670SLI is fast, to the point where you are like "My fps are good, I can turn the settings up all the way" higher texture/aa use more VRAM, so although you have the speed for the highest settings, those same high settings max out 2gb VRAM and the card has to add and remove textures when 2gb is reached which causes stutters. The 4gb cards are better for SLI but in single card performance the extra VRAM doesn't make a difference as a single card can't max new games anyway.

You can force FXAA and lower ultra to high and that will shave off some VRAM usage and as long as you don't hit the 2gb limit with your settings your FPS will always be very high for a long time and you'd only be lowering settings to save VRAM not because your setup isn't fast enough which means you'll be killing games with low aa high settings on for a really long time.

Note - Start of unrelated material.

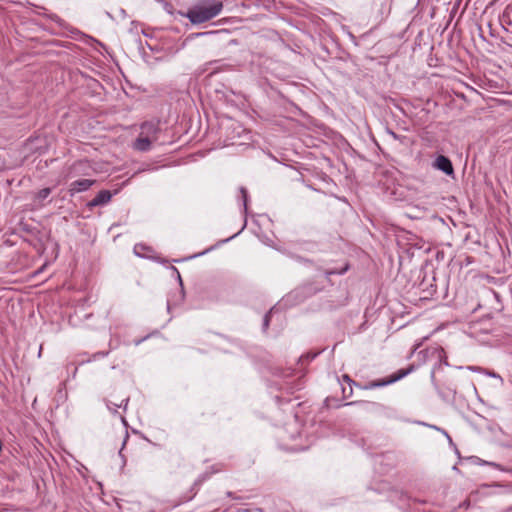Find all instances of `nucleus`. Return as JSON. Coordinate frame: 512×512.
Masks as SVG:
<instances>
[{"label":"nucleus","instance_id":"nucleus-1","mask_svg":"<svg viewBox=\"0 0 512 512\" xmlns=\"http://www.w3.org/2000/svg\"><path fill=\"white\" fill-rule=\"evenodd\" d=\"M222 7L221 2H216L206 7H198L189 11L188 18L194 24L204 23L216 17L221 12Z\"/></svg>","mask_w":512,"mask_h":512},{"label":"nucleus","instance_id":"nucleus-2","mask_svg":"<svg viewBox=\"0 0 512 512\" xmlns=\"http://www.w3.org/2000/svg\"><path fill=\"white\" fill-rule=\"evenodd\" d=\"M322 287L316 285L314 282L306 283L302 286L297 287L293 291H291L287 296L286 302L300 303L304 301L306 298L311 297L317 292L321 291Z\"/></svg>","mask_w":512,"mask_h":512},{"label":"nucleus","instance_id":"nucleus-3","mask_svg":"<svg viewBox=\"0 0 512 512\" xmlns=\"http://www.w3.org/2000/svg\"><path fill=\"white\" fill-rule=\"evenodd\" d=\"M413 370H414V365H410L406 369H400L395 374L391 375L389 378L381 379V380H373V381L369 382L367 385H365L363 387V389H373V388L383 387L388 384H392V383L404 378L405 376L410 374Z\"/></svg>","mask_w":512,"mask_h":512},{"label":"nucleus","instance_id":"nucleus-4","mask_svg":"<svg viewBox=\"0 0 512 512\" xmlns=\"http://www.w3.org/2000/svg\"><path fill=\"white\" fill-rule=\"evenodd\" d=\"M94 183L95 180L91 179H80L73 181L69 185V193L70 195H74L76 193L87 191Z\"/></svg>","mask_w":512,"mask_h":512},{"label":"nucleus","instance_id":"nucleus-5","mask_svg":"<svg viewBox=\"0 0 512 512\" xmlns=\"http://www.w3.org/2000/svg\"><path fill=\"white\" fill-rule=\"evenodd\" d=\"M433 166L444 172L446 175H452L454 173L453 165L450 159L444 155H439L435 161Z\"/></svg>","mask_w":512,"mask_h":512},{"label":"nucleus","instance_id":"nucleus-6","mask_svg":"<svg viewBox=\"0 0 512 512\" xmlns=\"http://www.w3.org/2000/svg\"><path fill=\"white\" fill-rule=\"evenodd\" d=\"M154 140L150 136L139 134L138 138L133 143V148L140 152H146L151 149Z\"/></svg>","mask_w":512,"mask_h":512},{"label":"nucleus","instance_id":"nucleus-7","mask_svg":"<svg viewBox=\"0 0 512 512\" xmlns=\"http://www.w3.org/2000/svg\"><path fill=\"white\" fill-rule=\"evenodd\" d=\"M111 193L108 190L100 191L89 203V207H96L108 203L111 199Z\"/></svg>","mask_w":512,"mask_h":512},{"label":"nucleus","instance_id":"nucleus-8","mask_svg":"<svg viewBox=\"0 0 512 512\" xmlns=\"http://www.w3.org/2000/svg\"><path fill=\"white\" fill-rule=\"evenodd\" d=\"M158 128L155 124L150 122H145L141 125V132L144 136H150L153 140H156Z\"/></svg>","mask_w":512,"mask_h":512},{"label":"nucleus","instance_id":"nucleus-9","mask_svg":"<svg viewBox=\"0 0 512 512\" xmlns=\"http://www.w3.org/2000/svg\"><path fill=\"white\" fill-rule=\"evenodd\" d=\"M50 193H51L50 188H43L37 193L36 199L39 201H43L50 195Z\"/></svg>","mask_w":512,"mask_h":512},{"label":"nucleus","instance_id":"nucleus-10","mask_svg":"<svg viewBox=\"0 0 512 512\" xmlns=\"http://www.w3.org/2000/svg\"><path fill=\"white\" fill-rule=\"evenodd\" d=\"M343 380L349 384V394L347 395L349 397L352 395V385H355V386H358V385L348 375H344Z\"/></svg>","mask_w":512,"mask_h":512},{"label":"nucleus","instance_id":"nucleus-11","mask_svg":"<svg viewBox=\"0 0 512 512\" xmlns=\"http://www.w3.org/2000/svg\"><path fill=\"white\" fill-rule=\"evenodd\" d=\"M128 401H129V399H128V398H126V399H123L120 403H112V404H113V406H114V407H118V408H120V407L124 406V409H126V406H127ZM110 404H111V403H110V402H108V403H107V407H108V409H109V410H112V407L110 406Z\"/></svg>","mask_w":512,"mask_h":512},{"label":"nucleus","instance_id":"nucleus-12","mask_svg":"<svg viewBox=\"0 0 512 512\" xmlns=\"http://www.w3.org/2000/svg\"><path fill=\"white\" fill-rule=\"evenodd\" d=\"M279 311L278 307L271 308L265 315L264 320H269L271 317L276 316V313Z\"/></svg>","mask_w":512,"mask_h":512},{"label":"nucleus","instance_id":"nucleus-13","mask_svg":"<svg viewBox=\"0 0 512 512\" xmlns=\"http://www.w3.org/2000/svg\"><path fill=\"white\" fill-rule=\"evenodd\" d=\"M240 192H241L242 198H243V206H244V209L246 210L247 209V199H248L247 190L244 187H241Z\"/></svg>","mask_w":512,"mask_h":512},{"label":"nucleus","instance_id":"nucleus-14","mask_svg":"<svg viewBox=\"0 0 512 512\" xmlns=\"http://www.w3.org/2000/svg\"><path fill=\"white\" fill-rule=\"evenodd\" d=\"M315 356H316V354H313V355L307 354V355H305V356L300 357V361H302V360H304V359H306V360H310V359L315 358Z\"/></svg>","mask_w":512,"mask_h":512},{"label":"nucleus","instance_id":"nucleus-15","mask_svg":"<svg viewBox=\"0 0 512 512\" xmlns=\"http://www.w3.org/2000/svg\"><path fill=\"white\" fill-rule=\"evenodd\" d=\"M268 327H269V322H268V321H265V322L263 323V331H266V330L268 329Z\"/></svg>","mask_w":512,"mask_h":512},{"label":"nucleus","instance_id":"nucleus-16","mask_svg":"<svg viewBox=\"0 0 512 512\" xmlns=\"http://www.w3.org/2000/svg\"><path fill=\"white\" fill-rule=\"evenodd\" d=\"M335 273H337V272H336V271H334V270L327 271V272H326V276H327V277H329L330 275L335 274Z\"/></svg>","mask_w":512,"mask_h":512},{"label":"nucleus","instance_id":"nucleus-17","mask_svg":"<svg viewBox=\"0 0 512 512\" xmlns=\"http://www.w3.org/2000/svg\"><path fill=\"white\" fill-rule=\"evenodd\" d=\"M142 341H143V339L136 340V341H135V344H136V345H138V344H140Z\"/></svg>","mask_w":512,"mask_h":512},{"label":"nucleus","instance_id":"nucleus-18","mask_svg":"<svg viewBox=\"0 0 512 512\" xmlns=\"http://www.w3.org/2000/svg\"><path fill=\"white\" fill-rule=\"evenodd\" d=\"M346 270H347V268H345V269H343V270L339 271L338 273H339V274H343Z\"/></svg>","mask_w":512,"mask_h":512},{"label":"nucleus","instance_id":"nucleus-19","mask_svg":"<svg viewBox=\"0 0 512 512\" xmlns=\"http://www.w3.org/2000/svg\"><path fill=\"white\" fill-rule=\"evenodd\" d=\"M343 393L346 394L348 393L349 394V390H346V388H343Z\"/></svg>","mask_w":512,"mask_h":512},{"label":"nucleus","instance_id":"nucleus-20","mask_svg":"<svg viewBox=\"0 0 512 512\" xmlns=\"http://www.w3.org/2000/svg\"><path fill=\"white\" fill-rule=\"evenodd\" d=\"M343 393L346 394L348 393L349 394V390H346V388H343Z\"/></svg>","mask_w":512,"mask_h":512},{"label":"nucleus","instance_id":"nucleus-21","mask_svg":"<svg viewBox=\"0 0 512 512\" xmlns=\"http://www.w3.org/2000/svg\"><path fill=\"white\" fill-rule=\"evenodd\" d=\"M489 375L492 376V377H496V374L494 372L489 373Z\"/></svg>","mask_w":512,"mask_h":512},{"label":"nucleus","instance_id":"nucleus-22","mask_svg":"<svg viewBox=\"0 0 512 512\" xmlns=\"http://www.w3.org/2000/svg\"><path fill=\"white\" fill-rule=\"evenodd\" d=\"M489 375L492 376V377H496V374L494 372L489 373Z\"/></svg>","mask_w":512,"mask_h":512},{"label":"nucleus","instance_id":"nucleus-23","mask_svg":"<svg viewBox=\"0 0 512 512\" xmlns=\"http://www.w3.org/2000/svg\"><path fill=\"white\" fill-rule=\"evenodd\" d=\"M355 403H356V402H349V403H346L345 405H347V406H348V405H353V404H355Z\"/></svg>","mask_w":512,"mask_h":512},{"label":"nucleus","instance_id":"nucleus-24","mask_svg":"<svg viewBox=\"0 0 512 512\" xmlns=\"http://www.w3.org/2000/svg\"><path fill=\"white\" fill-rule=\"evenodd\" d=\"M391 134H392V136H393L394 138H396V137H397V136H396V134H395L394 132H391Z\"/></svg>","mask_w":512,"mask_h":512}]
</instances>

Edit: If you're killing a game with 90 FPS on 'high' settings you can go up to 'very high' or 'ultra' although your 2gb GPU's may have to work harder which lowers FPS, you'll have a little leeway as long as you don't dip below 60fps or else you'll have to turn something down.
 
Solution
As has been said, you'll still effectively have 2Gb of VRAM and both cards must have the same amount. If they do not have the same amount, they have a program called Coolbits which will allow you to neuter the card with more VRAM so they are the same. Coolbits is just a registry edit program to make Windows think the card has less VRAM than it has. Last I checked, even though it was very old, it still works.

As far as needing more than 2Gb, it will be extremely rare to need more than 2Gb of VRAM, unless you are playing at 4k or use excessive AA (like SSAA or MSAAx8/x16. Pretty much no game needs more than 2Gb at 1080p, but there are a couple exceptions and the list may grow in time. The new Wolfenstein and Titanfall have texture options will will need more than 2GB to use. Turn the textures down, and it'll work perfectly find. This may become more common in the future, but if you have a 2Gb card now, it is not worth upgrading it over that.